What is the best free app to identify planes flying overhead? ›
Flightradar24 is a free app and includes all the above features. If you want even more great features from Flightradar24 | Flight Tracker there are two upgrade options—Silver & Gold—and each comes with a free trial.Is it better to book flight on an app or the website? ›
If you don't like using your phone to make large purchases (or shop around), using a website might work better for you, but either option will help you get a good deal when booking a flight. (For flight check-in or in case of flight cancellations, you'll likely still want to have the airline app downloaded, too.)What app tells you when flight prices drop? ›
Hopper predicts prices for flights and hotels, with 95% accuracy up to 1 year in advance. You can watch a trip right in the app and we'll send you a notification when it's the best time to buy — recommending you to book now, or maybe wait just a little longer.Which app offers cheapest flight tickets? ›
HappyEasyGo offers the biggest deals on flights, making it possible to travel domestic and international without spending a fortune. Sign up on the HappyEasyGo website or mobile app to unlock new user discounts and many other offers.Does Garmin require monthly fee? ›
Each inReach product requires its own subscription plan. All prices subject to change. All plans are billed monthly. Selected plan auto-renews monthly unless user changes plan selection or cancels before the next renewal date.Is Garmin Pilot FAA approved? ›
Garmin also announced this week that it received Federal Aviation Administration (FAA) Supplemental Type Certification (STC) for the GFC 500 autopilot in more models of the Piper PA-28, PA-32 as well as selected models of the Cessna 177.Does Garmin Pilot have Internet traffic? ›
Yes, it is possible to display both weather and traffic while in flight on Garmin Pilot. When connected to a GDL39, FlightStream, or GTX345, Garmin Pilot is capable of receiving TIS-B traffic and FIS-B weather services broadcast over the 978 MHz data link from the FAA ADS-B ground stations.Do pilots use ForeFlight? ›
Individual pilots and professional flight crews all over the world depend on ForeFlight's integrated flight app to make flying safer, easier, and more efficient.Does ForeFlight work on any iPad? ›
Buy the Wi-Fi + Cellular and 256GB model of either the 11-inch iPad Pro, iPad Air 5th generation, or the iPad mini 6th generation (2021). Please note that ForeFlight no longer supports the iPad 1, 2, 3, and 4, iPad Air 1, iPad mini 1, 2, and 3, iPhone 5, 5C, 5s, 6, 6+, and older for new app updates.Can I use ForeFlight for free? ›
While the ForeFlight Mobile app is free to download from the app store, a subscription is required to use the app. You can learn more about plans and pricing on our Subscription Purchase Page.
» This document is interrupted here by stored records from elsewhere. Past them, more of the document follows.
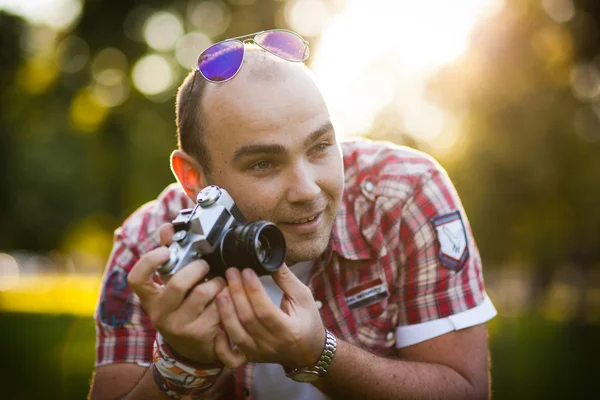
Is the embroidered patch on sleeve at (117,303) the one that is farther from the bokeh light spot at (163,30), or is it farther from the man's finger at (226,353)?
the bokeh light spot at (163,30)

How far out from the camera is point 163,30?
681 inches

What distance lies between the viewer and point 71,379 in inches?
278

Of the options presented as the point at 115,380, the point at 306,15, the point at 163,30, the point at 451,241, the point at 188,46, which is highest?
the point at 306,15

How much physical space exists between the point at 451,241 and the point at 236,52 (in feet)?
4.23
Is Garmin pilot FAA approved? ›
Garmin also announced this week that it received Federal Aviation Administration (FAA) Supplemental Type Certification (STC) for the GFC 500 autopilot in more models of the Piper PA-28, PA-32 as well as selected models of the Cessna 177.Can you use iPad on Checkride? ›
The Aerosim Checkride A320 for iPad, iPhone and iPod touch provides pilots with a self-study tool to help prepare for the oral exam and checkride through an educational cockpit experience.